Le dénominateur commun de ces moments d’intense félicité était la tendresse, une tendresse sans limite pour ce qu’offrait la nature, depuis le grand arbre sur la route de Saint-Philbert, jusqu’aux petits écureuils qui venaient  chercher les noix placées pour eux sur des mangeoires « maison ». Je n’avais plus besoin que le ciel soit d’azur, ou le soleil glorieux, il suffisait simplement que le jour se lève sur le petit monde de La Boutetière, et que le vent se mette à souffler dans les branches du grand pin, celui de Joseph, le républicain, un homme de bien qui alignait poireaux et choux dans une partie de son vaste terrain.
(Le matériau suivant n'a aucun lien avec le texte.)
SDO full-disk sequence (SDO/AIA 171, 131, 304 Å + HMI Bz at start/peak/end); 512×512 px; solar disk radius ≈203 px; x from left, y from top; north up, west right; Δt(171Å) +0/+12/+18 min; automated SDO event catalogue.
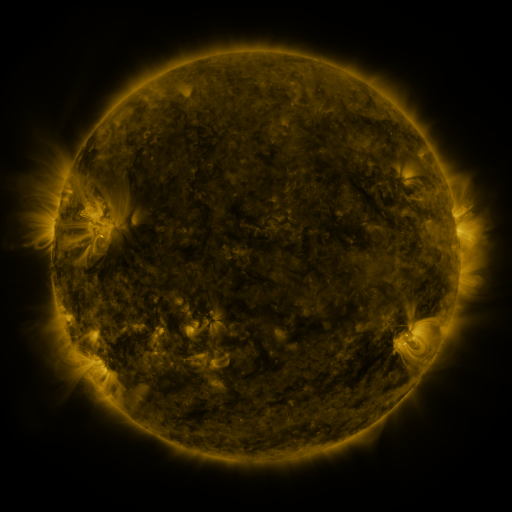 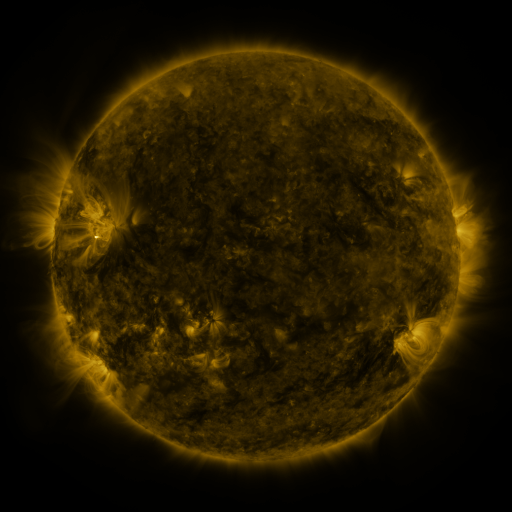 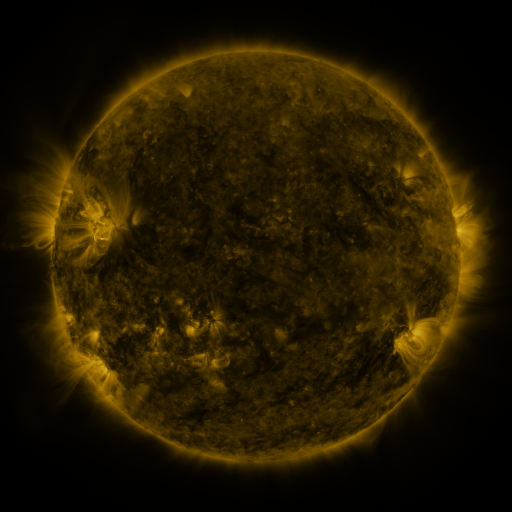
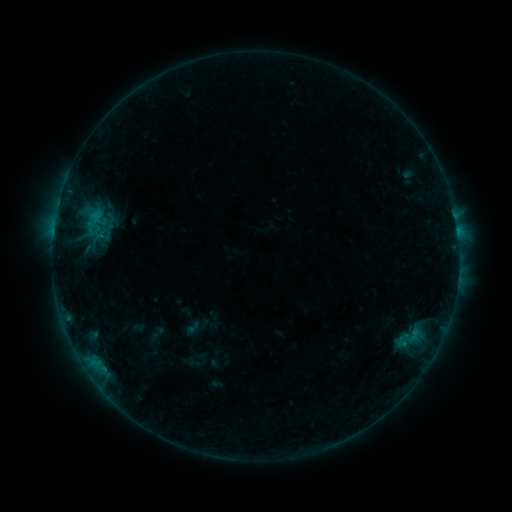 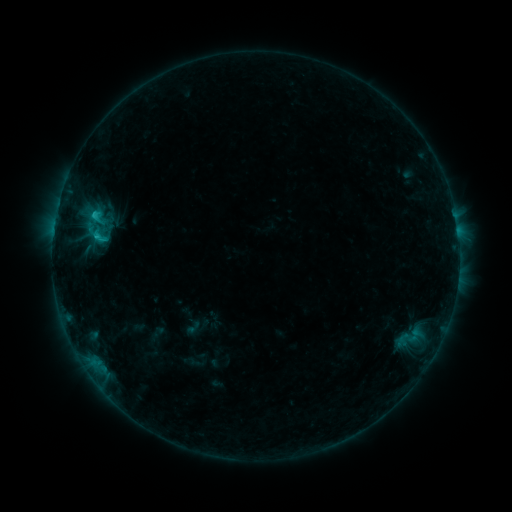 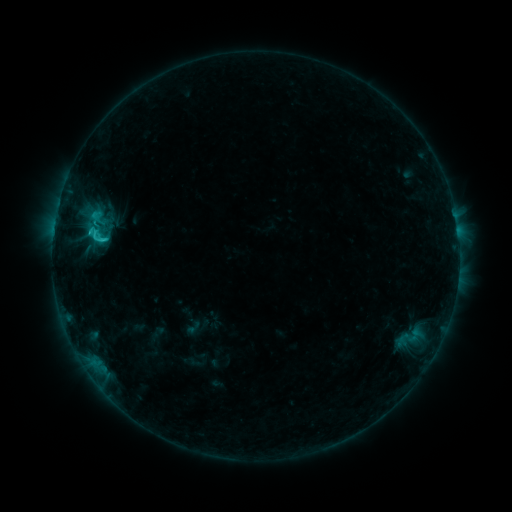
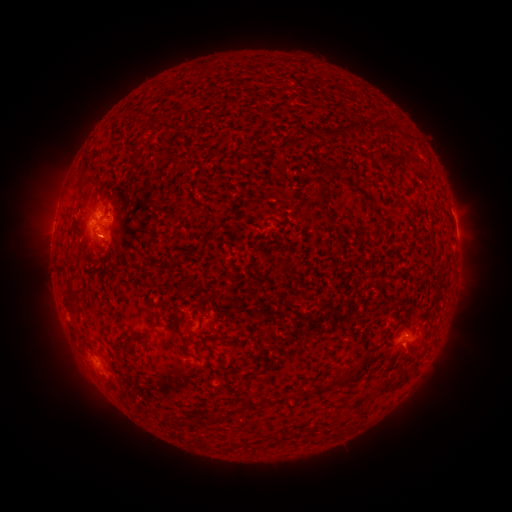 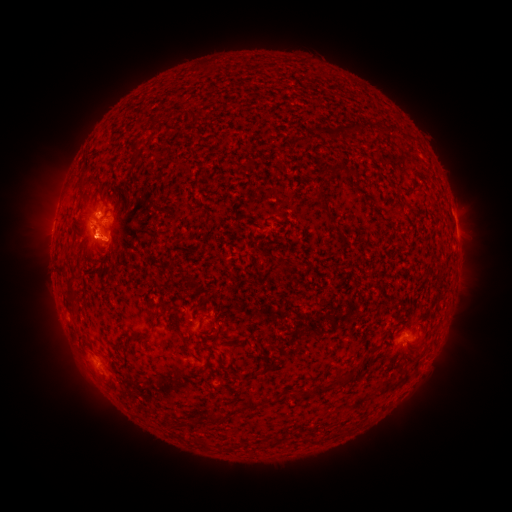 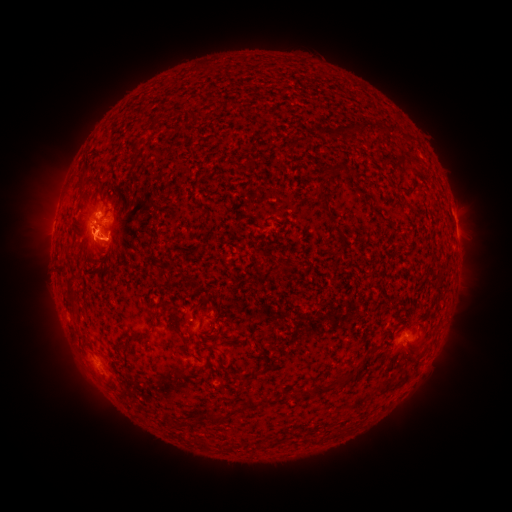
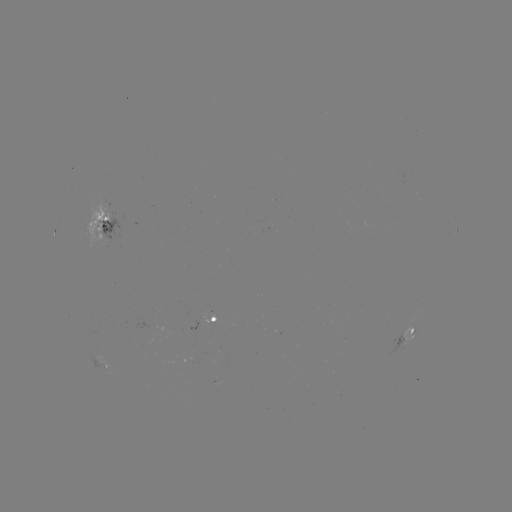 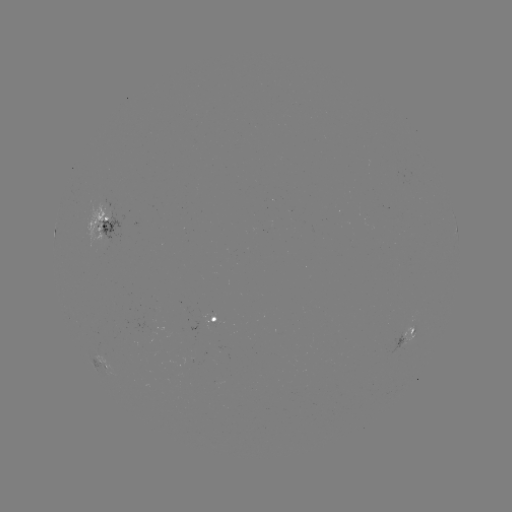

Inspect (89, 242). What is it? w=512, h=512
eruption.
La lumière du jour me suffisait pour m’éclairer le cœur. La sérénité était devenue ma compagne du quotidien. La dernière partie du voyage pouvait commencer, sans peur ni reproches. Je n'ai pas dit sans regrets, tu remarques ? Parce que des regrets, j’en avais pourtant  à la pelle, même si je les savais complètement inutiles.


Des regrets «  honnêtes » et des regrets moins «  fréquentables », des trucs dont tu te souviens parfois, mais que tu cherches à enfouir au plus profond de toi, en espérant que tu n’auras jamais l’occase de les déterrer. T’inquiète, la vie le fait pour toi. Tu pionces bien, et d’un seul coup, tu prends un seau de merde dans la gueule, et ça te bride le bonheur pour deux jours, trois peut-être. Ne compte pas sur moi pour te donner la liste des coups tordus, des vacheries, des mots qui blessent, des mots qui tuent l’amour ou l’amitié. Si tu savais….mon pauvre…si tu savais, ma pauvre….Ah….la félicité ? On parlait de félicité..... ?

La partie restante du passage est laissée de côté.